┌─ PASSAGE SHOWN

Is covering our grey hairs a symbolic act, a psychological way to slow down or stop our life stage transition from youth to middle-age, or middle-age to elder?

Hair product companies and advertisers hire models and celebrities to encourage dyeing, covering, and concealing grey hair. Concealing our grey hair is more than just hair though, isn’t it really about concealing our age and concealing our authentic selves?

What messages do these hair product companies and advertisers send? That if we have grey hair, we won’t look sexy, be sexy, feel sexy, be attractive, feel attractive, be admired, be beautiful, be sexual, be happy, be successful, etc. Isn’t this ageism?

Actually it’s a very personal question: What makes you feel attractive, beautiful, desirable and sexual, without any outside influence(rs)?

Turns out that fifty shades of grey hair is also about sex and challenging the myths of sexuality as we age.

I’ve been looking around for middle aged women who are authentic, open and transparent about their age and aging, allowing their grey hair to show. It takes courage to be authentic and transparent about oneself at any age, and especially if there are potential career, financial, or relationship consequences.

Here is my wish list for those of us who have or will have grey hair:

I wish hair and beauty product companies would create shampoos and conditioners that help us nourish and care for our beautiful grey hair.

I wish hair salons would offer more options for classy, funky and stunning haircuts for women with grey hair.

I wish hair product companies and hair salons would help us reveal our grey hair instead of conceal it, especially as it grows in.

I wish hair stylists, hair colour technicians, and make-up artists would be comfortable revealing their own grey hair.

I wish hair-care and beauty industry would spend money and research helping us age healthfully and positively with our grey hair.

└─
┌─ DATA BELOW

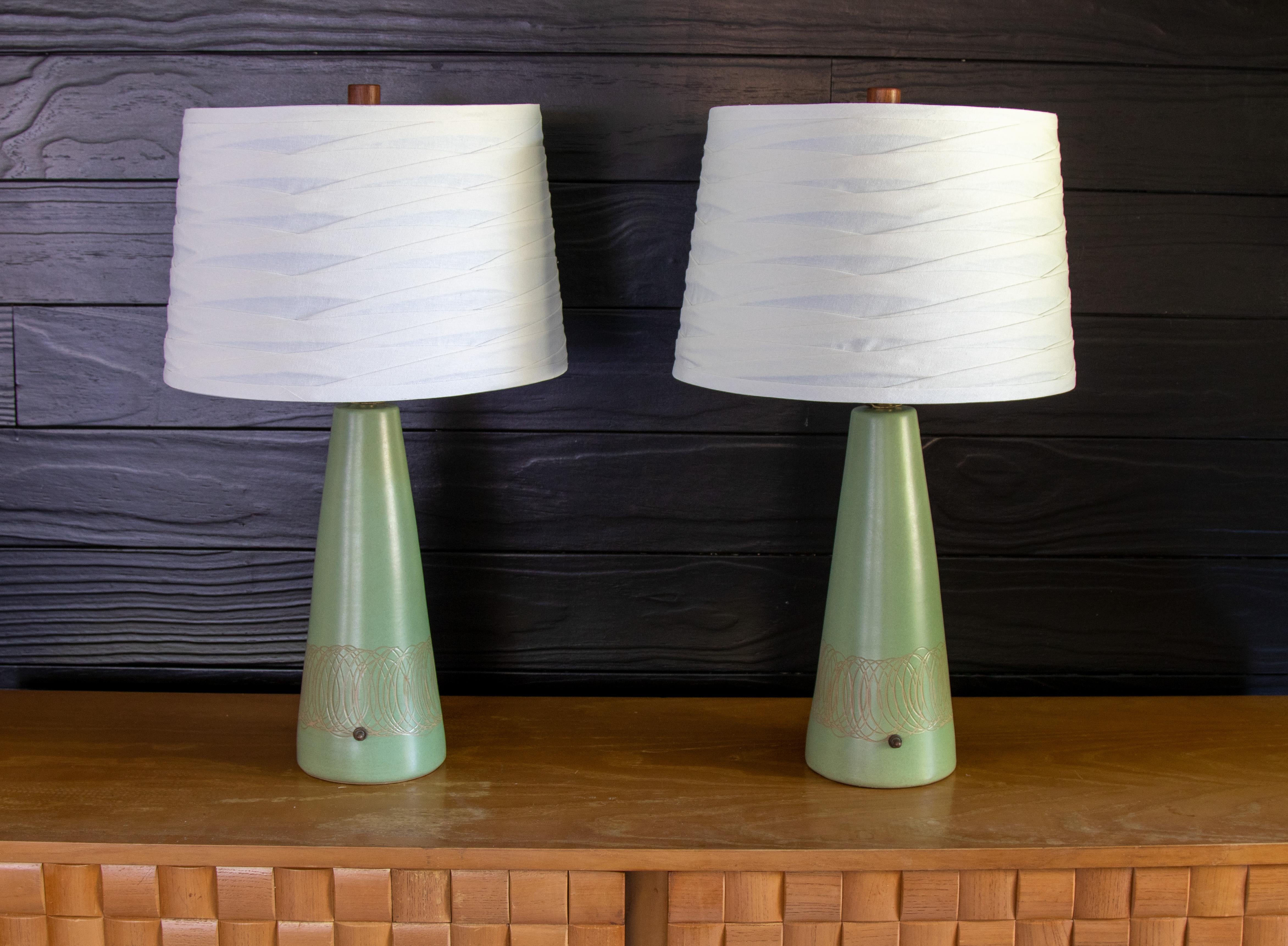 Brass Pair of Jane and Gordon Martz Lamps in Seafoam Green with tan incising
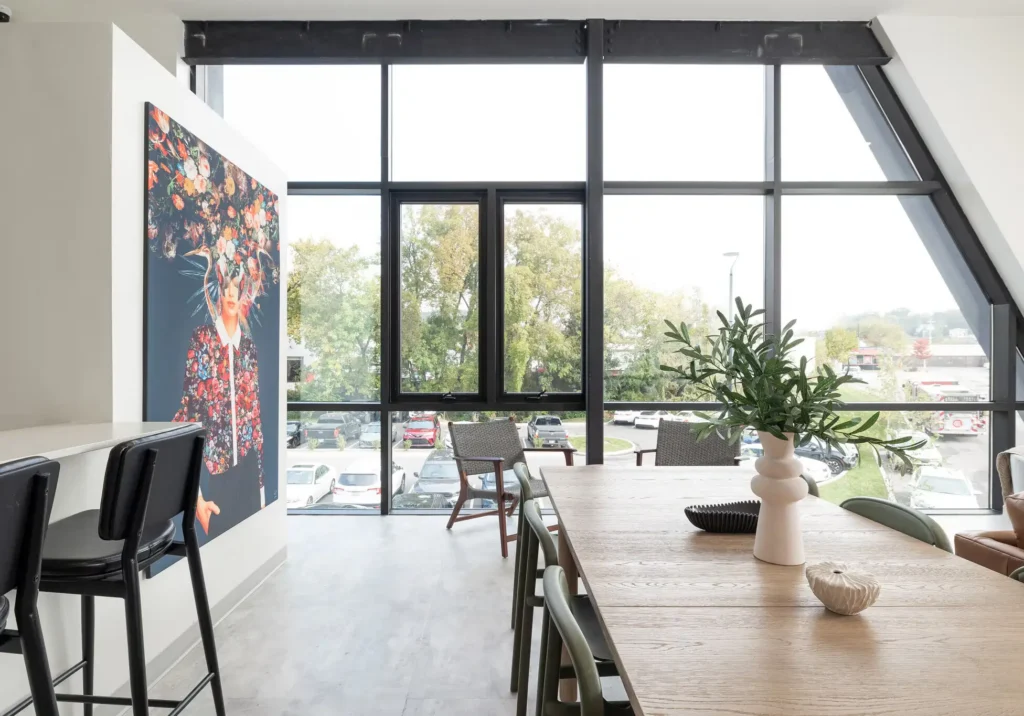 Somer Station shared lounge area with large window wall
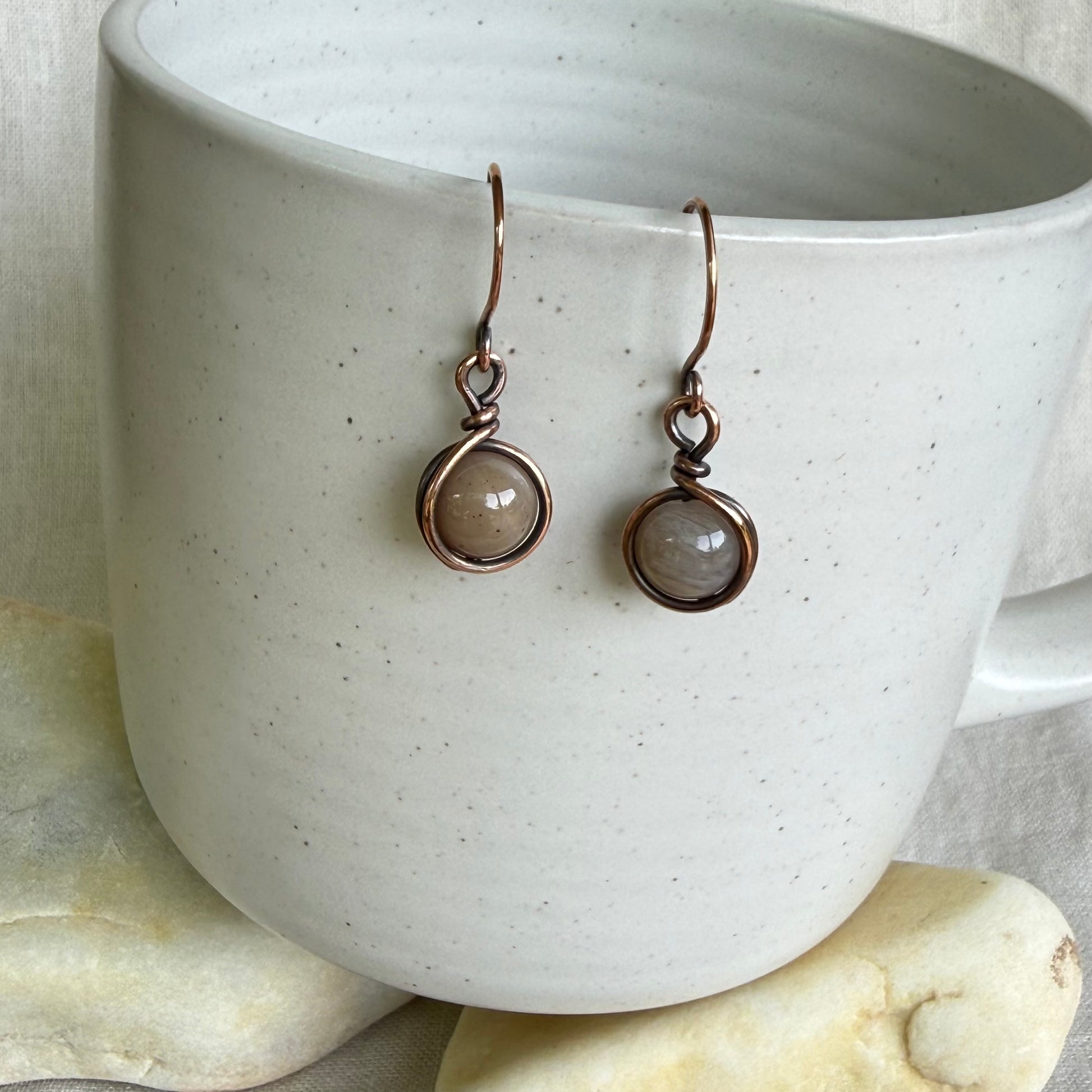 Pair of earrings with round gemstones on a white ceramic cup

└─

WHAT IS NEEDED » Return the part of the passage about graying hair between "Here is my wish" and "beautiful grey hair.", inclusive, copied word for word.

RESPONSE TO THE TASK »
Here is my wish list for those of us who have or will have grey hair:

I wish hair and beauty product companies would create shampoos and conditioners that help us nourish and care for our beautiful grey hair.